═════ EXERCISE INPUT ═════
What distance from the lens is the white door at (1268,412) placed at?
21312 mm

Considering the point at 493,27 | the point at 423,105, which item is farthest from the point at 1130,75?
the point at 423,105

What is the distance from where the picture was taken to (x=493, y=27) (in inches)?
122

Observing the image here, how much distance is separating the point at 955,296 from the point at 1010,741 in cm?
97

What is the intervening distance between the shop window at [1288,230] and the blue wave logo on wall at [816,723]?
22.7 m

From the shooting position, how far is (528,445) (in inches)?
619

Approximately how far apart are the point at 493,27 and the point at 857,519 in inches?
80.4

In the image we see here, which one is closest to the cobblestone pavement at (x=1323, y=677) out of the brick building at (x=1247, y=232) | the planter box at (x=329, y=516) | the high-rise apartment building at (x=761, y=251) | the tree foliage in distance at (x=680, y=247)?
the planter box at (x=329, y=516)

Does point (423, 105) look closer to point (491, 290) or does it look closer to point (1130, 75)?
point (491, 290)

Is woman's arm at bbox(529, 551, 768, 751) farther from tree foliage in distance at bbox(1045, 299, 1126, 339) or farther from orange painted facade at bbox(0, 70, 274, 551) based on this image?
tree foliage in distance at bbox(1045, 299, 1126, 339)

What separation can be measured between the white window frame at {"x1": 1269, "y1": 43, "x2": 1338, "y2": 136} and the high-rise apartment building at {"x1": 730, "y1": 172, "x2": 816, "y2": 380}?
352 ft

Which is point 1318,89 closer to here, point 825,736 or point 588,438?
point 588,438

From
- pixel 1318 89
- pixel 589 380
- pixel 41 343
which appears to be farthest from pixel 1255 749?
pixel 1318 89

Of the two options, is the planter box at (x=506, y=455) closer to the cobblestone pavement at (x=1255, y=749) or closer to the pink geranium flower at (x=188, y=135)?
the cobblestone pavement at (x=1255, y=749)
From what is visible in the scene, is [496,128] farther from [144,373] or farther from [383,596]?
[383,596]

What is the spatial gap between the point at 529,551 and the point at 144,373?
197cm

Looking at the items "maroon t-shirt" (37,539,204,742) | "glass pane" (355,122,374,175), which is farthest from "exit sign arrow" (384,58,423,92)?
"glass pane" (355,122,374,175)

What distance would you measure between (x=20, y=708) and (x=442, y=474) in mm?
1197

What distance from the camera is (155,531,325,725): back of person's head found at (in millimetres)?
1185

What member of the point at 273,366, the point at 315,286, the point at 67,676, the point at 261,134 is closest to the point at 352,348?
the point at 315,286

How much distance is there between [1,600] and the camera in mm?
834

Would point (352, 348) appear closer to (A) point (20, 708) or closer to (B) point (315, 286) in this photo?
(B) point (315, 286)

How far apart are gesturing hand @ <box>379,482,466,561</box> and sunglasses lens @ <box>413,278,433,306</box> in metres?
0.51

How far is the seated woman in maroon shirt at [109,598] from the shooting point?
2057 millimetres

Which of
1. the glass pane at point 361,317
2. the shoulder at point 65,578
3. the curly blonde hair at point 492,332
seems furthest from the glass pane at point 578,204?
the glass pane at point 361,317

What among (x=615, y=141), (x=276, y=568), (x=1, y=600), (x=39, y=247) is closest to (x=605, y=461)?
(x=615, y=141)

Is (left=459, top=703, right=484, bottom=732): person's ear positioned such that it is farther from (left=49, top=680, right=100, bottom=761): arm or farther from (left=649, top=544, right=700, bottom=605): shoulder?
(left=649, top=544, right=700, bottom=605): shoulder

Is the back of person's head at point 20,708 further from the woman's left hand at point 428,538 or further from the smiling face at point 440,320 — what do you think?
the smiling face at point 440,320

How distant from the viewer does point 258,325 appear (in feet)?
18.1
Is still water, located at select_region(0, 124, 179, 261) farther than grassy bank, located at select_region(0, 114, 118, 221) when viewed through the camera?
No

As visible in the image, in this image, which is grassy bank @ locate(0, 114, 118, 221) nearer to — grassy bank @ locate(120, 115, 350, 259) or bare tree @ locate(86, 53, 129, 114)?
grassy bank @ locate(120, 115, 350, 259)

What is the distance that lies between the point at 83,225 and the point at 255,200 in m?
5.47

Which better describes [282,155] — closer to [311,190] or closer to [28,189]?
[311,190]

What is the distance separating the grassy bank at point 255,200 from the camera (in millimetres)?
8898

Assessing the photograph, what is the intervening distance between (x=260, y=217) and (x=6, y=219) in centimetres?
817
═════
* _AIM_:
Reproduce all data above, unchanged.

* _SOLUTION BELOW_:
What distance from the lens is the white door at (1268,412) placed at?
21312 mm

Considering the point at 493,27 | the point at 423,105, which item is farthest from the point at 1130,75?
the point at 423,105

What is the distance from where the picture was taken to (x=493, y=27) (in inches)?
122

Observing the image here, how much distance is separating the point at 955,296 from the point at 1010,741 in cm?
97

What is the intervening distance between the shop window at [1288,230] and the blue wave logo on wall at [816,723]?
22.7 m

From the shooting position, how far is (528,445) (in inches)?
619

Approximately how far apart are the point at 493,27 and the point at 857,519 in inches?
80.4

In the image we see here, which one is closest to the cobblestone pavement at (x=1323, y=677) out of the brick building at (x=1247, y=232) | the planter box at (x=329, y=516) | the high-rise apartment building at (x=761, y=251) | the tree foliage in distance at (x=680, y=247)?
the planter box at (x=329, y=516)

Does point (423, 105) look closer to point (491, 290) or does it look closer to point (1130, 75)?
point (491, 290)

Is woman's arm at bbox(529, 551, 768, 751) farther from tree foliage in distance at bbox(1045, 299, 1126, 339) or farther from orange painted facade at bbox(0, 70, 274, 551) based on this image?
tree foliage in distance at bbox(1045, 299, 1126, 339)

What separation can be measured between the white window frame at {"x1": 1269, "y1": 43, "x2": 1338, "y2": 136} and the high-rise apartment building at {"x1": 730, "y1": 172, "x2": 816, "y2": 380}?
352 ft

Which is point 1318,89 closer to here, point 825,736 or point 588,438?
point 588,438

From
- pixel 1318 89
- pixel 589 380
- pixel 41 343
which appears to be farthest from pixel 1255 749?
pixel 1318 89

Of the two options, is the planter box at (x=506, y=455) closer to the cobblestone pavement at (x=1255, y=749) or closer to the pink geranium flower at (x=188, y=135)?
the cobblestone pavement at (x=1255, y=749)
From what is visible in the scene, is [496,128] farther from [144,373] or farther from [383,596]?
[383,596]

What is the spatial gap between the point at 529,551 and the point at 144,373?
197cm

Looking at the items "maroon t-shirt" (37,539,204,742) | "glass pane" (355,122,374,175), which is farthest from "exit sign arrow" (384,58,423,92)?
"glass pane" (355,122,374,175)

What distance would you measure between (x=20, y=708) and (x=442, y=474) in mm?
1197

What distance from the camera is (155,531,325,725): back of person's head found at (in millimetres)?
1185

What member of the point at 273,366, the point at 315,286, the point at 67,676, the point at 261,134 is closest to the point at 352,348?
the point at 315,286

How much distance is there between [1,600] and the camera in mm?
834

Would point (352, 348) appear closer to (A) point (20, 708) or closer to (B) point (315, 286) in this photo?
(B) point (315, 286)

How far apart are gesturing hand @ <box>379,482,466,561</box> and sunglasses lens @ <box>413,278,433,306</box> in metres?
0.51

How far is the seated woman in maroon shirt at [109,598] from the shooting point?
2057 millimetres

Which of
1. the glass pane at point 361,317
2. the shoulder at point 65,578
3. the curly blonde hair at point 492,332
seems furthest from the glass pane at point 578,204?
the glass pane at point 361,317

What among (x=615, y=141), (x=276, y=568), (x=1, y=600), (x=39, y=247) is closest to (x=605, y=461)?
(x=615, y=141)

Is (left=459, top=703, right=484, bottom=732): person's ear positioned such that it is farther from (left=49, top=680, right=100, bottom=761): arm or farther from (left=649, top=544, right=700, bottom=605): shoulder?
(left=649, top=544, right=700, bottom=605): shoulder

Is the back of person's head at point 20,708 further from the woman's left hand at point 428,538 or further from the smiling face at point 440,320 — what do you think?
the smiling face at point 440,320

How distant from the viewer does point 258,325 appear (in feet)?
18.1
Is still water, located at select_region(0, 124, 179, 261) farther than grassy bank, located at select_region(0, 114, 118, 221) when viewed through the camera?
No

As visible in the image, in this image, which is grassy bank @ locate(0, 114, 118, 221) nearer to — grassy bank @ locate(120, 115, 350, 259) or bare tree @ locate(86, 53, 129, 114)?
grassy bank @ locate(120, 115, 350, 259)

What is the distance that lies between the point at 83,225 and the point at 255,200 in m?
5.47

Which better describes [282,155] — closer to [311,190] or closer to [28,189]?
[311,190]

What is the distance separating the grassy bank at point 255,200 from the camera (in millimetres)?
8898

Assessing the photograph, what is the intervening distance between (x=260, y=217) and (x=6, y=219) in centimetres?
817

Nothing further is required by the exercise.